Ho pettinato a lungo i miei capelli, li ho lasciati umidi e raccolti in una specie di cipollotto scombinato che non è troppo alto, nemmeno troppo ordinato per amore di cronaca. Ho visto tempi migliori, sicuramente. Potrei sembrare anche umana nella fragilità che mi avvolge in questo momento, ma il mio incarnato è un po' troppo spento, le occhiaie un po' troppo evidenti, l'inquietudine inscurisce troppo i miei occhi e ne spegne qualsivoglia vitalità. Esco dalla camera di Steve con l'intenzione di vedere come sta Noah. Non dimentico che ci sia anche lui in giro per casa, l'ho lasciato forse troppo a lungo da solo, ma so per esperienza che quando hai tanto da macinare ed assorbire, far tuo, la solitudine è essenziale. Lui solo effettivamente non c'è stato, è stato avvolto dalle mie cose, dal mio mondo racchiuso in una camera.
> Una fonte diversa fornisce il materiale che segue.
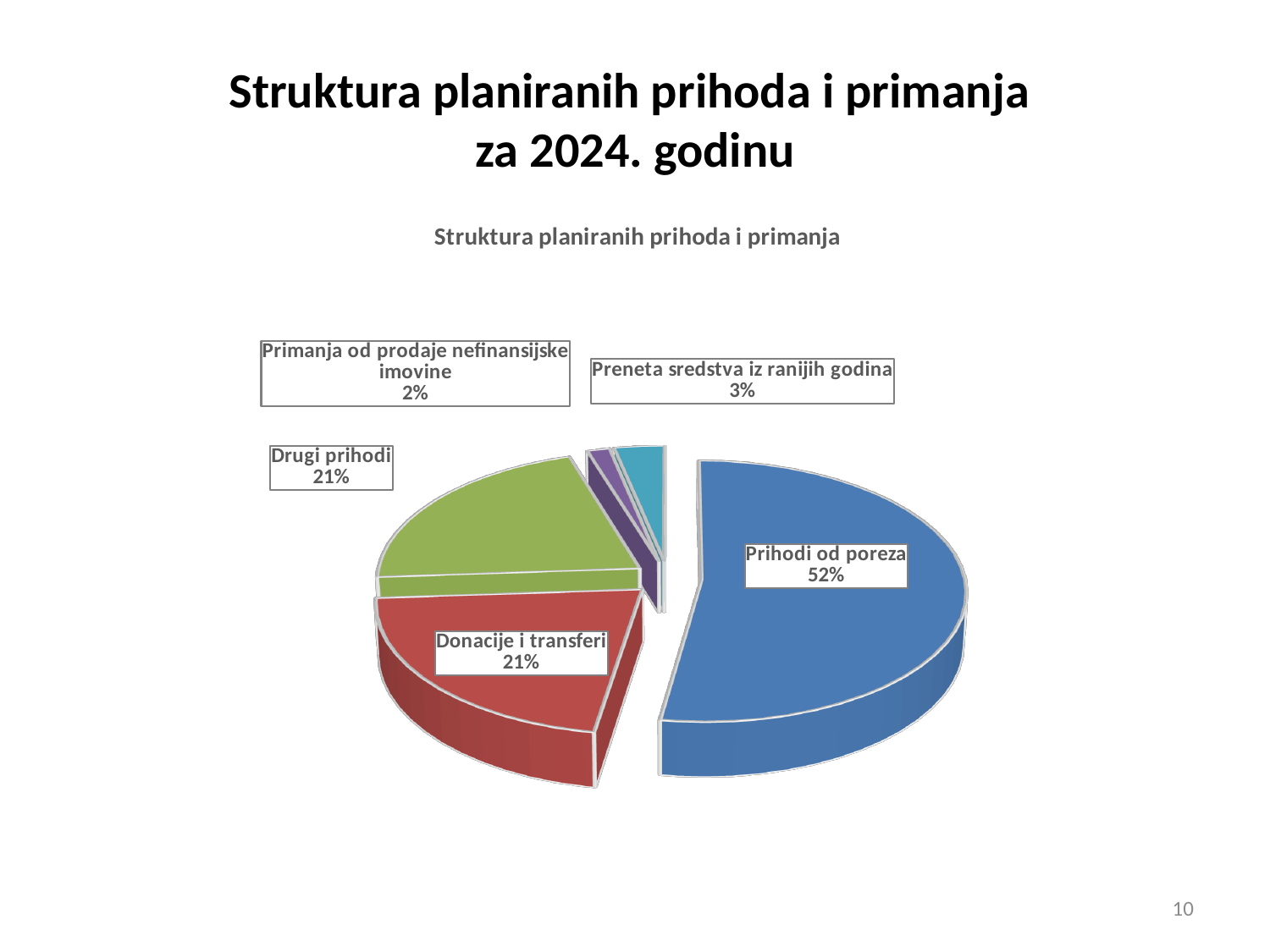
Which category has the largest share of the pie? Prihodi od poreza What is the title of the chart? Struktura planiranih prihoda i primanja What share of the pie is Preneta sredstva iz ranijih godina? 3% Which is larger, the share for Preneta sredstva iz ranijih godina or the share for Primanja od prodaje nefinansijske imovine? Preneta sredstva iz ranijih godina What share of the pie is Prihodi od poreza? 52% What is the difference in percentage points between Prihodi od poreza and Donacije i transferi? 31 What type of chart is shown on the slide? Pie chart What share of the pie is Donacije i transferi? 21% Which category has the smallest share of the pie? Primanja od prodaje nefinansijske imovine How many slices does the pie chart have? 5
La porta della mia camera non è chiusa, è lasciata aperta. Mi avvicino con cautela, so di non essere sentita perché il cuore di Noah ha un ritmo regolare e poi, tutto sommato, io so rendermi invisibile e silenziosa. Sono scalza, i pantaloncini di cotone che indosso sono un po' tanto corti, lambiscono la curva inferiore delle natiche ed accolgono nella coulisse un po' a vita alta il bordo inferiore della mia t-shirt grigio spenta della New York University, in teoria studio ancora lì sapete?
Per qualche istante mi fermo contro la cornice della porta e lo osservo. Ha la maglietta di Steve in mano, i suoi pantaloncini addosso. I capelli sono un po' umidi ancora, lo sguardo è fisso contro la parete dove ho attaccato una comunissima bacheca di sughero con delle foto. Non ci sono foto di Logan, ma tante di Noel, di Steve, di Beatrice, dei miei fratelli, dei miei genitori, sì. Le sta osservando, una in particolare vede me e Steve davanti al campus a New York. Sorrido, ho le guance arrossate da un imbarazzo adolescenziale mentre Steve mi stringe e c'è un altro ragazzo che fa un po' cucù nell'inquadratura, unendosi all'abbraccio. Lo vedo sporgersi a guardare quelle foto, è come incantato credo.

« Quello è Christopher. » interrompo qualunque suo ragionamento mentale e gli scombussolo il ritmo del cuore. Si volta verso di me, mi osserva da testa a piedi. Sapete, i battiti del cuore non mentono mai. Hanno un ritmo preciso per ogni emozione che sentiamo. La paura, ad esempio, ha un ritmo decisamente diverso da quello sfarfallio che il cuore di Noah sta subendo in questo momento mentre mi osserva. Sono appoggiata con la spalla sinistra contro la cornice della porta, le braccia incrociate sotto il seno e la punta del piede sinistro che si appoggia contro il dorso del piede destro. Lui si drizza, non si muove di molto da quella parete, sembra solo osservarmi da testa a piedi come se dovesse assicurarsi che sto bene. Intercetto l'odore di sangue ancora un po' fresco, scivolo con lo sguardo verso le sue mani: ha le nocche fracassate a momenti. Questo succede quando prendi a pugni un mannaro, volevo solo dirlo. Mi metto più dritta, mi avvicino a lui a passo umanissimo il che fa quasi sorridere dopo quanto mi ha vista fare, ma tant'è. Osservo il viso di Christopher che sorride dalla foto. C'è la solita fitta lì nel cuore, quel cuore che batte al ritmo imposto dalla Signora Morte. Eravamo felici lì, sapete? Avevamo tutta la vita davanti, avevamo progetti tutti nostri.